▶ **EXERCISE**: Copy every one of the records below word for word, keeping each line as it appears.

▶ **RECORDS PROVIDED**:
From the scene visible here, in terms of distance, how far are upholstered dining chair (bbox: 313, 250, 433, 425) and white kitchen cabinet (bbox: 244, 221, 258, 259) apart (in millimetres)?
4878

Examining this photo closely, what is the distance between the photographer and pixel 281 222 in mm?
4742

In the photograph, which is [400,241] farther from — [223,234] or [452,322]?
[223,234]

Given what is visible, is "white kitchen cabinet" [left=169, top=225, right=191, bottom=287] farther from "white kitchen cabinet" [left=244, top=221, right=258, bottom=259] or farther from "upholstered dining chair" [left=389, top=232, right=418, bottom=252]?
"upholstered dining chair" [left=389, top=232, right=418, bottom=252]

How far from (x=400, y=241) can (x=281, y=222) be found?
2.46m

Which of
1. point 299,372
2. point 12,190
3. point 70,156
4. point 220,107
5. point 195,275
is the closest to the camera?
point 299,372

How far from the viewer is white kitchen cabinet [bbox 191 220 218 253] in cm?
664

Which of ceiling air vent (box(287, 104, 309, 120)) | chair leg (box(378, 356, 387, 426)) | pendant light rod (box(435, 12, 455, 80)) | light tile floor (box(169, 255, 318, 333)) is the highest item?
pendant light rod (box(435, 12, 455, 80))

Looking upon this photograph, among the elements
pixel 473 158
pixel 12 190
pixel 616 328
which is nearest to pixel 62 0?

▶ **CORRECT ANSWER**:
From the scene visible here, in terms of distance, how far are upholstered dining chair (bbox: 313, 250, 433, 425) and white kitchen cabinet (bbox: 244, 221, 258, 259) apart (in millimetres)?
4878

Examining this photo closely, what is the distance between the photographer and pixel 281 222 in mm?
4742

In the photograph, which is [400,241] farther from — [223,234] or [452,322]?
[223,234]

Given what is visible, is "white kitchen cabinet" [left=169, top=225, right=191, bottom=287] farther from "white kitchen cabinet" [left=244, top=221, right=258, bottom=259] or farther from "upholstered dining chair" [left=389, top=232, right=418, bottom=252]?
"upholstered dining chair" [left=389, top=232, right=418, bottom=252]

How far from (x=400, y=241) can (x=281, y=222) be found?
2.46m

Which of
1. point 299,372
2. point 12,190
3. point 70,156
4. point 220,107
5. point 195,275
is the closest to the camera?
point 299,372

How far from the viewer is white kitchen cabinet [bbox 191 220 218 253] in cm?
664

Which of ceiling air vent (box(287, 104, 309, 120)) | chair leg (box(378, 356, 387, 426)) | pendant light rod (box(435, 12, 455, 80)) | light tile floor (box(169, 255, 318, 333)) is the highest item?
pendant light rod (box(435, 12, 455, 80))

Looking upon this photograph, among the elements
pixel 473 158
pixel 12 190
pixel 616 328
which is nearest to pixel 62 0?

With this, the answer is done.